Lorsque la coopérative s’approprie le restaurant, Assene Ranguelov est nommé gérant salarié, ensuite il devient buffetier et à la fin, serveur.

- Un tas de gens ont construit des maisons grâce à mon restaurant. Mais à force de les voir comment ils géraient le tout, je me disais « Ils vont faire faillite, ils volent tellement qu’ils finiront par faire faillite, pour sûr ». A l’époque on ne me croyait pas, mais j’avais raison. Ils ont fait faillite. N’est-ce pas ?

Dans les années 70, on veut le faire vendre son restaurant. Tous les documents sont prêts, on n’attend que sa signature. On lui offre 15 000 leva.

- Quand elles ont entendu, mes filles ont dit « Papa, signe, ce sont deux appartements ». Je leur ai dit - si je signe, je signe mon arrêt de mort. Comment pourrais-je vendre ma vie, voyons !

Et il ne signe pas.

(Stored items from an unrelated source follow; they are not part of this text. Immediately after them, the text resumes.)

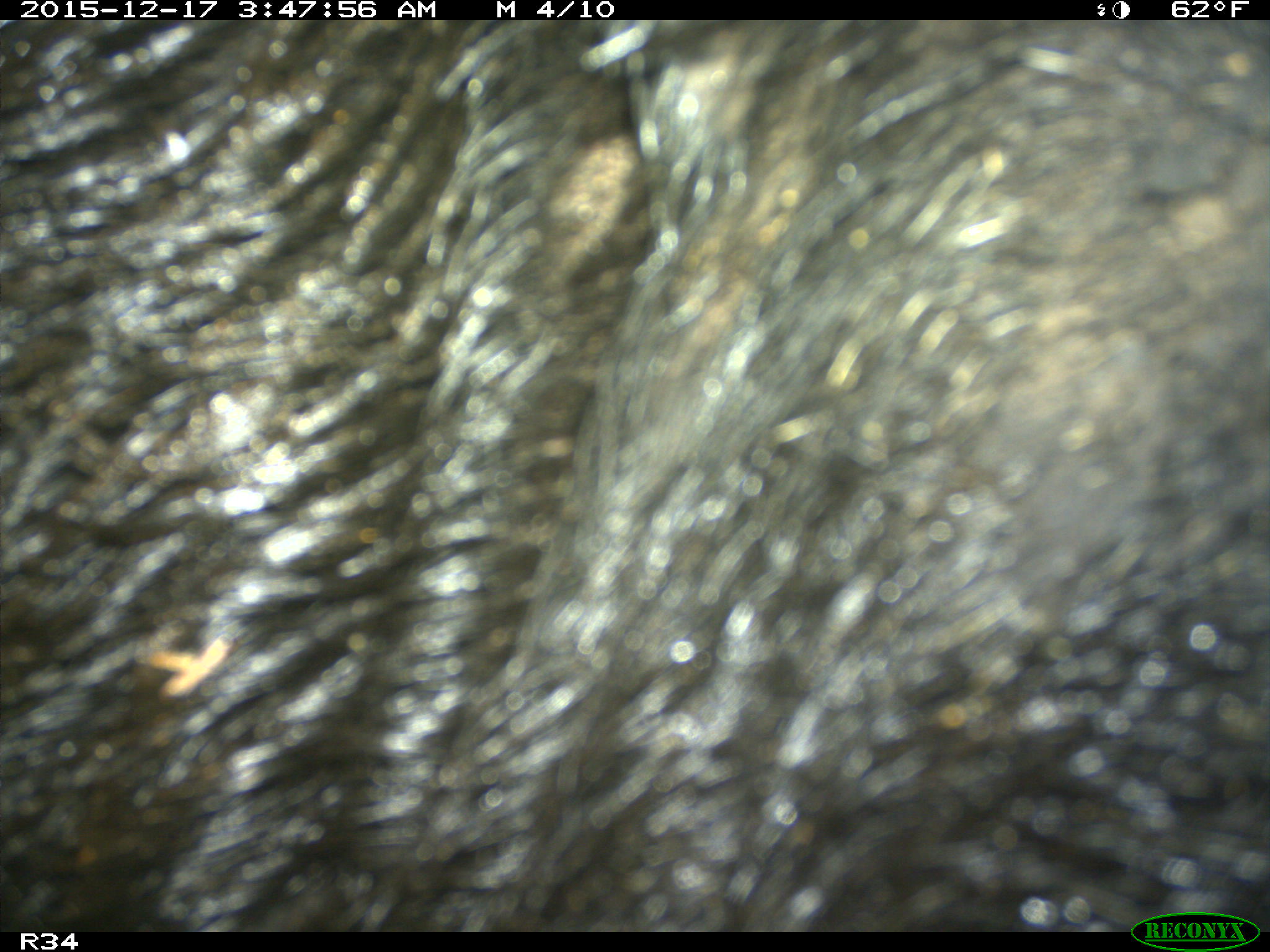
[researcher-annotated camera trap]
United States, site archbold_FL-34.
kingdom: Animalia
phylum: Chordata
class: Mammalia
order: Artiodactyla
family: Suidae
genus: Sus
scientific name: Sus scrofa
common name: wild boar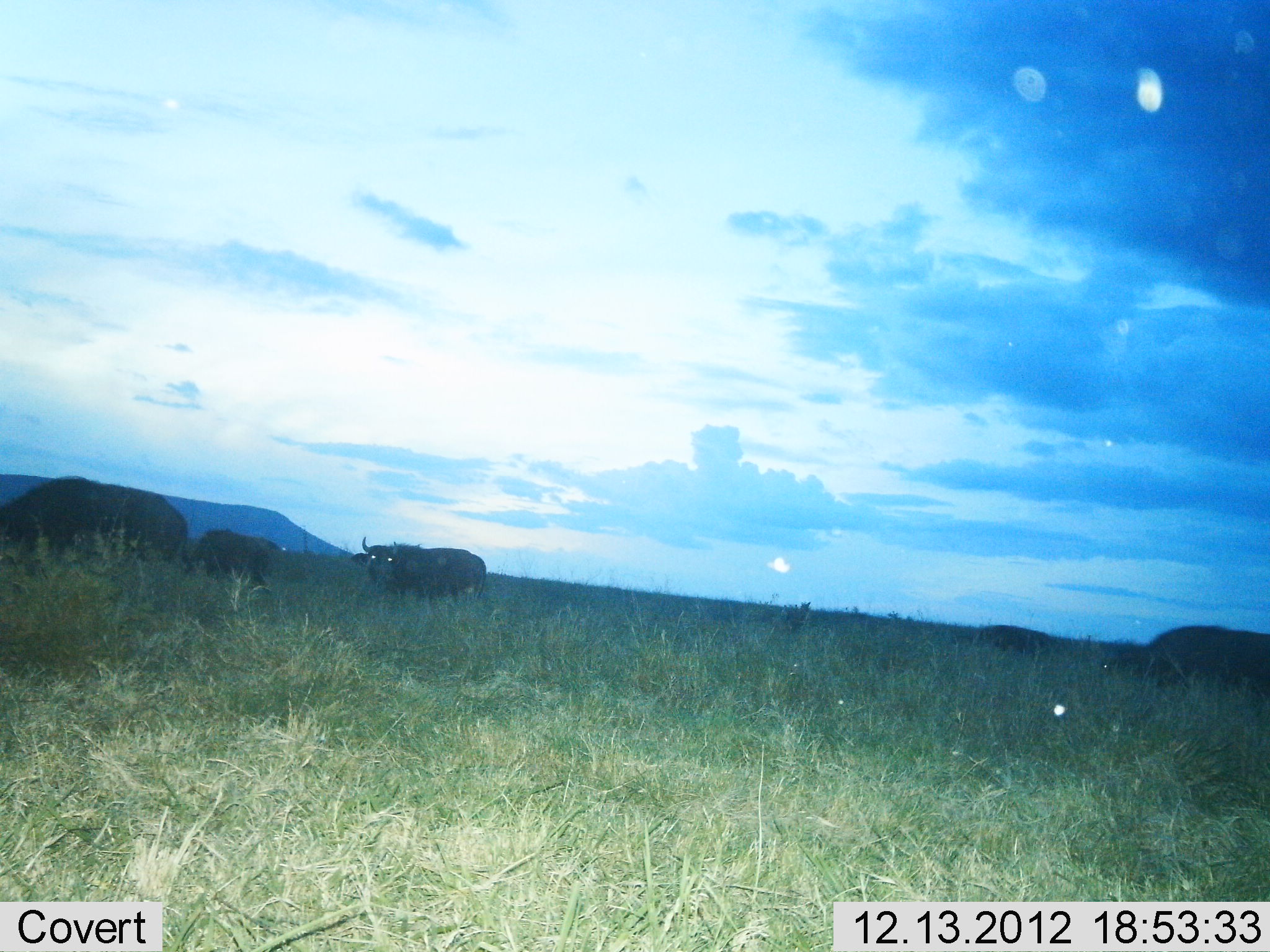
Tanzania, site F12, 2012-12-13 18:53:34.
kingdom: Animalia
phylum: Chordata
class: Mammalia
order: Artiodactyla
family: Bovidae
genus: Syncerus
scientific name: Syncerus caffer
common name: cape buffalo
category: buffalo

C’est pour cela qu’après la faillite de la coopérative, c’est-à-dire, du système, il réussit à récupérer vite « Tzarévetz ». Au grand étonnement de la famille, il sort de ses caches tous les documents du restaurant - actes notariés, inventaires des chaises, des tables et même des petits verres, tout y est inscrit tel qu’il était, il gardait même la vieille enseigne, accrochée dehors avant. Il lui fallait, tout de même, rembourser certaines « améliorations » apportées, tels 2 frigidaires, mais ce sont des petits soucis, comparé à la grande joie d’entrer dans sa propriété privée en tant que propriétaire et non en tant que salarié.

- Tu as commencé avec l’argent royal - je dis - et te voilà aujourd’hui arrivé à l’époque du roi-premier ministre. C’est pour du bien ou pour du mal que ta vie soit ainsi encadrée ?

- Si j’étais à la place de l’actuel roi-premier ministre, j’irais faire paître les moutons. Comme si je ne l’ai pas dite, cette dernière chose.

Grand-père Assene tire la couverture de laine pour se recouvrir. Assez de papotage, c’est l’heure de la sieste. Je veux le prendre en photo, il ne permet pas.

- L’histoire est vieille et laide, mais l’homme veut y rester jeune et beau. Tu me demandais pour l’Amérique, n’est-ce pas ? - sa voix faible me rattrape à la porte.

- Oui, dis-moi, qu’est-ce qui va se passer, tu as vécu tant de choses...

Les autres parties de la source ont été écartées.